=== Page text ===
**********

Given our tendency to focus on the negative, and the brain’s predictive capabilities, it’s a short step to seeing how the brain can become overzealous at its job and predict negatives that are unlikely to ever come true.
Rational fears can be useful, letting us know that we need to pay attention to a risk or threat. But irrational fears can be limiting, even destructive, holding us back from living life fully. Our worry-wart of a brain can let its imagination run away with it, making up stories about what might happen and then allowing that story to get in our way – maybe even becoming a self-fulfilling prophecy.
When I trained as a coach, we were taught to notice when a client is going into story – be that about a fear, a relationship, or something else that is causing them stress – and to bring it to their attention. We often don’t notice when we’re telling ourselves a story, because it seems really real. Yet it actually exists only in our imagination, and confirmation bias has emphasised the evidence that supports our story, while editing out any counter-evidence.
When I was on my rowboat, I noticed that when it really was all hitting the fan, I was too focused on doing what needed to be done to have time to be afraid. As the sailor’s saying goes, life’s easier in the storms. The fear mostly took hold when I was lying in my cabin at night, trying to sleep, imagining all the bad things that might happen.

**********

=== Data ===
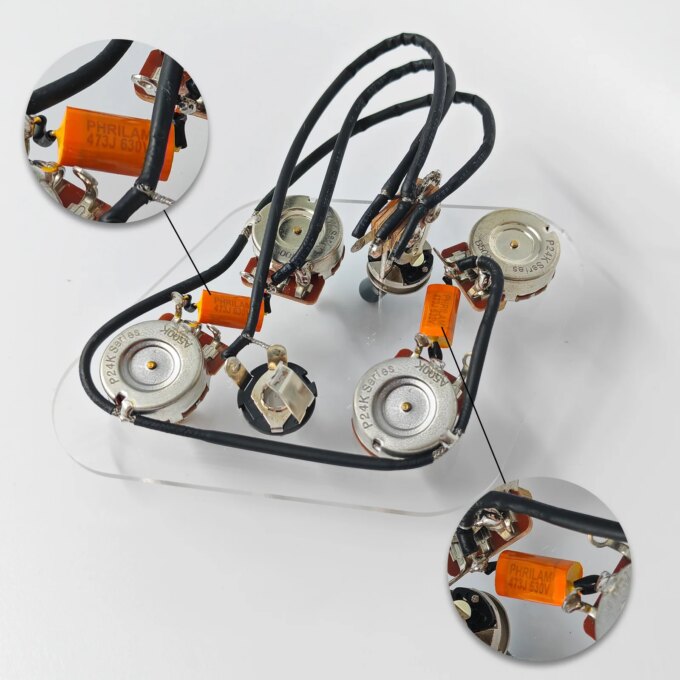 PHRILM 2T2V SG Electric Guitar Pre-Wired Harness Kit with Individual Switches, Audio Output Jack, 500KPot for SG Type Guitars - Image 2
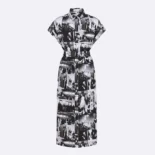 Dior Women Mid-Length Shirtdress Black and White Cotton and Silk Poplin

**********

=== Requirement 1 ===
Reproduce the passage on fear word for word from "When I was on" to "that might happen.".
=== Requirement 2 ===
Carry the passage on fear forward, starting right after its last sentence.
The listing above plays no part in this exercise.

=== Task response 1 ===
When I was on my rowboat, I noticed that when it really was all hitting the fan, I was too focused on doing what needed to be done to have time to be afraid. As the sailor’s saying goes, life’s easier in the storms. The fear mostly took hold when I was lying in my cabin at night, trying to sleep, imagining all the bad things that might happen.

=== Task response 2 ===
Clearly, when alone on a boat in the middle of an ocean, it’s good to think ahead and to prepare accordingly.
But there’s a clear difference between sensible planning and senseless worrying. Over the years that I spent at sea, I learned to tell the difference between the two.
So now I spend most of my time on dry land, I try to recall this skill when I notice I’m feeling anxious. What story am I telling myself? Do I have evidence for that story? Is there another, equally or more likely story, that would be more supportive?
We all live in story, to a greater extent than we usually notice – the stories that are told to us by our culture, the media, our friends, our subconscious. Even massive social structures like the economy, or democracy, law, religion, or the scientific method, are stories that have no objective reality outside of human minds.
What are your stories? And what are your subconscious stories? Are they true? Are they really true? Could another story be more true – and more helpful?